#### TASKS:
#1 Rewrite the passage on William Horsley's media freedom work from "CFOM’s International Director William Horsley has" up to and including "in good governance.", putting "deadly attacks" in place of "fatal attacks".
#2 Translate this sentence from the passage on William Horsley's media freedom work into Spanish: "In 2022 Commonwealth Law Ministers for the first time adopted a set of principles on the role of the media in good governance."

#### PASSAGE TO READ:
***
CFOM’s International Director William Horsley has played a central role in international efforts to ensure that journalists in the 56 countries of the Commonwealth enjoy effective legal protection to carry out their work in accordance with the organisation’s fundamental political principles as well as international norms and standards. UNESCO’s Observatory of Killed Journalists shows that the rate of impunity related to fatal attacks on journalists in Commonwealth states is 96 percent, much higher than the overall rate in the rest of the world. In 2022 Commonwealth Law Ministers for the first time adopted a set of principles on the role of the media in good governance.
But Commonwealth states have not yet made commitments to implement the Principles in practice. William co-chaired the Working Group of concerned civil society organisations which brought the issue to public attention in 2018. He is an Executive Board member of the Commonwealth Journalists Association and a Senior Fellow of the Institute of Commonwealth Studies at London University. He writes for The Round Table: The Commonwealth Journal of International Affairs. You can find out more about William’s actions in this area and read his posts on his International Director’s Column.
The Commonwealth and Challenges to Media Freedom Conference
On 4-5 April 2017, CFOM’s International Director William Horsley (pictured right) took part in the Institute of Commonwealth Studies conference, ‘The Commonwealth and Challenges to Media Freedom’. William was part of panel one: ‘New Policy Directions in Media and Governance across Commonwealth Countries’. His speech, entitled ‘The most fundamental threat to human rights? Challenges to Media Freedom across the Commonwealth’ focuses on two key changes that confronted journalists since 2000. The first, their loss of perceived neutrality and the second, the growing, deliberate targeting by governments and other actors to intimidate and influence reporter’s. William noted that the Commonwealth had been particularly absence from the debate concerning the increasing number of attacks on journalists and issues of media freedom.
***
#### DATASET CONTENT:
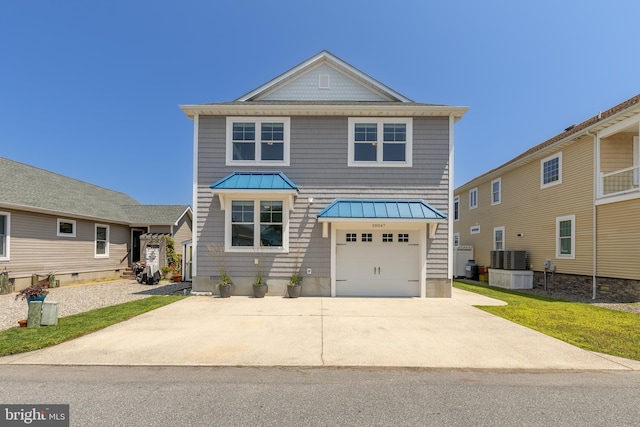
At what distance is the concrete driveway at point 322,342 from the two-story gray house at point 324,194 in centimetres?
232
***
#### SOLUTION SET:
#1
CFOM’s International Director William Horsley has played a central role in international efforts to ensure that journalists in the 56 countries of the Commonwealth enjoy effective legal protection to carry out their work in accordance with the organisation’s fundamental political principles as well as international norms and standards. UNESCO’s Observatory of Killed Journalists shows that the rate of impunity related to deadly attacks on journalists in Commonwealth states is 96 percent, much higher than the overall rate in the rest of the world. In 2022 Commonwealth Law Ministers for the first time adopted a set of principles on the role of the media in good governance.

#2 En 2022, los ministros de Justicia de la Commonwealth adoptaron por primera vez un conjunto de principios sobre el papel de los medios de comunicación en el buen gobierno.